═══ Verilen metin ═══

30 Haz 2012


Evet bu bir güven sorunu.
Tesadüfler ve hikayeler arasında.
O oyunu oynamaya isteksizlik
icteki o tatlı sıkıntı.
herşeyi silen unutturan, zamanı durduran yine
nasıl da özlenmis aslında...
Nasıl da tesadüflerimiz hikayeleşmeyi arzular yeniden.

Ama o tesadüfler elleri büyük bir adamın telefonunu bekler şimdi
o tesadüfler el ele Ahmet Hamdi'nin Kalamıştaki mezarını ziyaret etmiştir bir vakit
çiçek koparmıştır o mezardan, camının önündeki saksıya ekmiştir o çiçeği
ne olmuştur o çiçeğe sonra hatırlamaz bile
ne zaman vazgeçmiştir hikayeler tesadüflerden
oysaki herşey öyle masum ve gerçektir ki kendi hikayesinde
ama artık güvenmez hikayelere de tasadüflere de kimse...


Sabahattin Ali Balıkesirde okumuş, demek ondan o adamalar romanında Havranlı.

═══ Kayıt alıntıları ═══

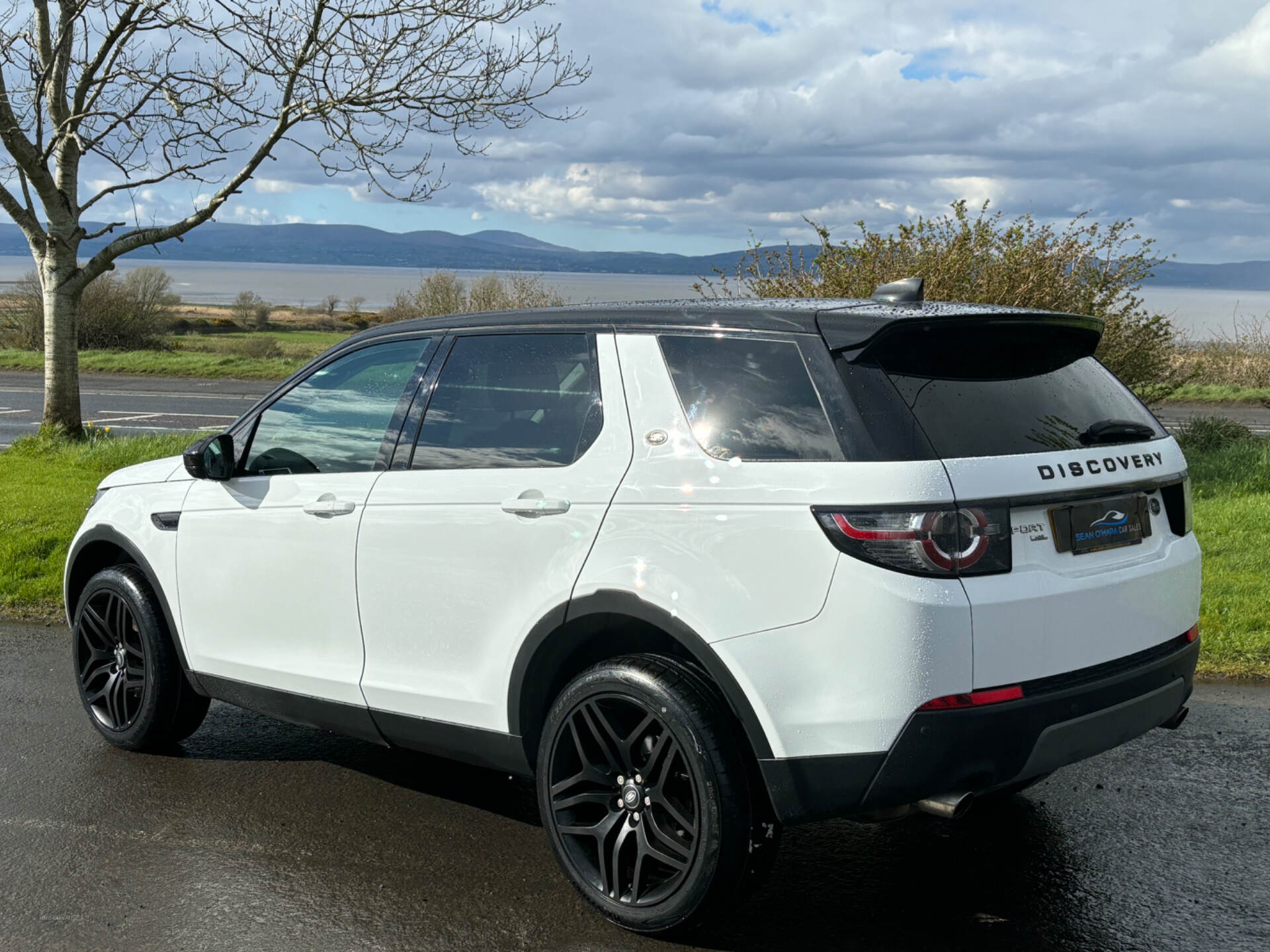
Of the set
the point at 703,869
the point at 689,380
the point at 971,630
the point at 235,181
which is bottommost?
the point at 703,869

═══
═══ Kayıt alıntıları ═══

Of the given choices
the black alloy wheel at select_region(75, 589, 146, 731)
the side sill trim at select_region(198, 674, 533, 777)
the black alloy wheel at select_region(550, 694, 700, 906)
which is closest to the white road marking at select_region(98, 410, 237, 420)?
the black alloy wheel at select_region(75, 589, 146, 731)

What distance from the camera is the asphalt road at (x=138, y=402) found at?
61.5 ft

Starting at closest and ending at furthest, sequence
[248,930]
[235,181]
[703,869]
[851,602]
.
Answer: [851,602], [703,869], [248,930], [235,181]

═══
═══ Kayıt alıntıları ═══

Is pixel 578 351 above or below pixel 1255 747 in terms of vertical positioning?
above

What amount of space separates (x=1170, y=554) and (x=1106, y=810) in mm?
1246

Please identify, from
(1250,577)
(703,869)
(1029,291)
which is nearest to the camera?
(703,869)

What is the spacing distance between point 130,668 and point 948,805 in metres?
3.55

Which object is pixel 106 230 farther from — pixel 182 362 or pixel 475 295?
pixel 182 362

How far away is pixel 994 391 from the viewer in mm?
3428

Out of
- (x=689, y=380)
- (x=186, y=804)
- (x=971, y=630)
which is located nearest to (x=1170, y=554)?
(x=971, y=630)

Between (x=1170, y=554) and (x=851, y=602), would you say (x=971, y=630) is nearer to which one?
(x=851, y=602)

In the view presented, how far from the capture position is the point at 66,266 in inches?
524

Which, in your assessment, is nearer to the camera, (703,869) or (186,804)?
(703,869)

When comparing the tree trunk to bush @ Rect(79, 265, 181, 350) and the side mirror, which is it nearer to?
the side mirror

═══

Görevler -
**A.** Metne göre:
(i) Tesadüfler bir vakit el ele kimin mezarını ziyaret etmiştir?
(ii) O mezardan koparılan çiçek nereye ekilmiştir?
(iii) Sabahattin Ali nerede okumuştur?
**B.** Metinde "Evet bu bir" sözleriyle başlayıp "hikayeleşmeyi arzular yeniden." sözlerine kadar süren bölümü birebir kopyalar mısın?
**C.** Metin, Sabahattin Ali'nin romanındaki Havranlı ögesini neye bağlıyor? Bir ila üç cümleyle açıkla.

Beklenen sonuçlar -
**A.**
(i) Ahmet Hamdi'nin.
(ii) Camının önündeki saksıya.
(iii) Balıkesir'de.

**B.**
Evet bu bir güven sorunu.
Tesadüfler ve hikayeler arasında.
O oyunu oynamaya isteksizlik
icteki o tatlı sıkıntı.
herşeyi silen unutturan, zamanı durduran yine
nasıl da özlenmis aslında...
Nasıl da tesadüflerimiz hikayeleşmeyi arzular yeniden.

**C.** Metin bunu Sabahattin Ali'nin Balıkesir'de okumuş olmasına bağlıyor. "Demek ondan" ifadesiyle romandaki Havranlılığın bu yüzden olduğu sonucuna varıyor.